По приезде в Печоры я поселился на одну ночь всё у той же Екатерины, у которой мы когда-то остановились впервые. В это время вроде как не сезон и у неё жил только какой-то один парень, которого я даже и не видел. Такса в Печорах была одна – рубль сутки. Но я прихватывал с собой каких-нибудь пряников и конфет к чаю для хозяйки. Она этому была очень рада.
В монастыре у братского корпуса дежурил строгий сторож Василий, который никого не пускал далее часовни. Почему-то в этот раз возле часовни у братского корпуса стояло человек шесть чего-то или кого-то ожидая. Пристроившись к ним, я поинтересовался чего это они тут ждут.
– Так сейчас отец Адриан принимает там, в «предбаннике» у эконома. Василий пускает только по одному. Кто-то выходит – идёт следующий, – пояснили мне.

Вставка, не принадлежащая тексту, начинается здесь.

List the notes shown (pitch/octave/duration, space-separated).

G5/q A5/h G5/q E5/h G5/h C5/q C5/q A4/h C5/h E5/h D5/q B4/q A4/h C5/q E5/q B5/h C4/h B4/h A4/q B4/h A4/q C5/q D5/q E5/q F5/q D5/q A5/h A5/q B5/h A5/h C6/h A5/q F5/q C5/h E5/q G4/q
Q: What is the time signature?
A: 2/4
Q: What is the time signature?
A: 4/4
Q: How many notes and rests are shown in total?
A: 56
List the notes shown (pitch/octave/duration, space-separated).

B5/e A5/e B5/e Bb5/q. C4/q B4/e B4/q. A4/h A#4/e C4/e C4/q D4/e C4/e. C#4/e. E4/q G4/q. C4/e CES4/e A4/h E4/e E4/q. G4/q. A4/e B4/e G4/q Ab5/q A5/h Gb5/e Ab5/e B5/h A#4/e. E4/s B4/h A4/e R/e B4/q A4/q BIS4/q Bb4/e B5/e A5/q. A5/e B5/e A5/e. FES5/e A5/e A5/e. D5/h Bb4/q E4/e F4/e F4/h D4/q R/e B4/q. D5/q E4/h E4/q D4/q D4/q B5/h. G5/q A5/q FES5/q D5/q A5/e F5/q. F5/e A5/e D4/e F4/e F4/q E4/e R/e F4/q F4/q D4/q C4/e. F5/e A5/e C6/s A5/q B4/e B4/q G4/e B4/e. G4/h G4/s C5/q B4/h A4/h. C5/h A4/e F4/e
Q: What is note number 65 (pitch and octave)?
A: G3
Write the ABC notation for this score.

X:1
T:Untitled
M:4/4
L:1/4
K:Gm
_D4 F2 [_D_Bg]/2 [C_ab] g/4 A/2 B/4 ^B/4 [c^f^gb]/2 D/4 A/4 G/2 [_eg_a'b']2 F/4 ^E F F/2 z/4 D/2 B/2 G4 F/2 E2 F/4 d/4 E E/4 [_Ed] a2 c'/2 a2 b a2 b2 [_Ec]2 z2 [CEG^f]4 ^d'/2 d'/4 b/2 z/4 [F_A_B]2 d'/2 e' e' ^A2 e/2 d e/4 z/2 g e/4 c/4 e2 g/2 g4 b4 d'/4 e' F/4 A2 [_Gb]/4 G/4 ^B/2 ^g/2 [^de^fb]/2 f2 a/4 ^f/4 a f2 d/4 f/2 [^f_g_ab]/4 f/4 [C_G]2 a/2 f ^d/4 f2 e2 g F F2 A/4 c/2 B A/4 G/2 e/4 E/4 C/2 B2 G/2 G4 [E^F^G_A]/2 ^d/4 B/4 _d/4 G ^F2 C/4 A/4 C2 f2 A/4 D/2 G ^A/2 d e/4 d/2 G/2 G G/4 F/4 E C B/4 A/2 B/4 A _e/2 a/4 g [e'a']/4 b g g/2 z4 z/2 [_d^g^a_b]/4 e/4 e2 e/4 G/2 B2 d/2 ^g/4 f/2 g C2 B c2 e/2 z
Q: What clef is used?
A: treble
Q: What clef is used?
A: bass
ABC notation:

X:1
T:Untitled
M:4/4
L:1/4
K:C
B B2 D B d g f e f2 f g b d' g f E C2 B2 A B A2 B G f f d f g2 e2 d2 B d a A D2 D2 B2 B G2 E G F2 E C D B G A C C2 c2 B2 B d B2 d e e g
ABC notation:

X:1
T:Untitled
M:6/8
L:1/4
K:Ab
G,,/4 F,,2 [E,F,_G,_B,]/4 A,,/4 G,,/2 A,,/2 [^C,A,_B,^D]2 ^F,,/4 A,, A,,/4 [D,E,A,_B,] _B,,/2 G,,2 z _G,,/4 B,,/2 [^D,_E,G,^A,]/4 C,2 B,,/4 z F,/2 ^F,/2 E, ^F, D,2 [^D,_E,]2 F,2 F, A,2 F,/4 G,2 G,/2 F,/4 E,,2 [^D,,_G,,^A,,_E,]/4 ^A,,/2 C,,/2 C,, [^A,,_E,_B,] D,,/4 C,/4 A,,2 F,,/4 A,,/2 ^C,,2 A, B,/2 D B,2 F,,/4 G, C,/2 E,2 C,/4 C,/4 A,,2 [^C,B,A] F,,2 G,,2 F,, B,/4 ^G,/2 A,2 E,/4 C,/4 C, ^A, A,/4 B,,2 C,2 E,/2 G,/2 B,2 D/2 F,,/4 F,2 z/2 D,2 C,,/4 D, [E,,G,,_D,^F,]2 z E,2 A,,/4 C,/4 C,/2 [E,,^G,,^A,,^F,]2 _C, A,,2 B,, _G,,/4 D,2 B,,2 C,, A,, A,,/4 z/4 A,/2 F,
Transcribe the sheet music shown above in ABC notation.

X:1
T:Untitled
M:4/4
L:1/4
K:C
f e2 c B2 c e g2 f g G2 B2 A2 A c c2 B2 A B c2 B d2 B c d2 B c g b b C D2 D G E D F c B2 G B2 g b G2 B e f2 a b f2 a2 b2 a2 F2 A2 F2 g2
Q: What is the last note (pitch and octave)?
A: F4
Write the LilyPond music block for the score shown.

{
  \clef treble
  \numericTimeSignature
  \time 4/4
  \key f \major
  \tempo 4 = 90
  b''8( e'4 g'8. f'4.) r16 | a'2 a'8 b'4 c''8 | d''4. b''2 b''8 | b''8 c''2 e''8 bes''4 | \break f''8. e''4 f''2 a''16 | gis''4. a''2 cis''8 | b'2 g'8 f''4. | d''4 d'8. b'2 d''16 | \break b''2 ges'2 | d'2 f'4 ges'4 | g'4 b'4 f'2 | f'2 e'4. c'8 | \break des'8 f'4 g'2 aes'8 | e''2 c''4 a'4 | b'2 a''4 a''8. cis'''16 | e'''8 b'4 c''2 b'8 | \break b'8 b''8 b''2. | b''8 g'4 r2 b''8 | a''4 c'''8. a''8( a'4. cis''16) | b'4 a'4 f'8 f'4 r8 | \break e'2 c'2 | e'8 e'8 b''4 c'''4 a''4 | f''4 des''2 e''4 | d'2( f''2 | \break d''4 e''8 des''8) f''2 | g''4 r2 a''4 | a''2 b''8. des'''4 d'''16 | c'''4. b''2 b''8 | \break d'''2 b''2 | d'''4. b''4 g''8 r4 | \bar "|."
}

Ну, думаю, мне крупно повезло. Сейчас попробую к старцу отцу Адриану попасть на приём. Эх, жаль только свой блокнотик не взял. Откуда же я мог знать, что вот так получится? У меня был специально заведённый блокнотик, в который я записывал всякие возникающие вопросы духовного содержания, которые нужно было решить с кем-нибудь из духовников. Тут за мной подошли ещё двое, потом ещё и ещё.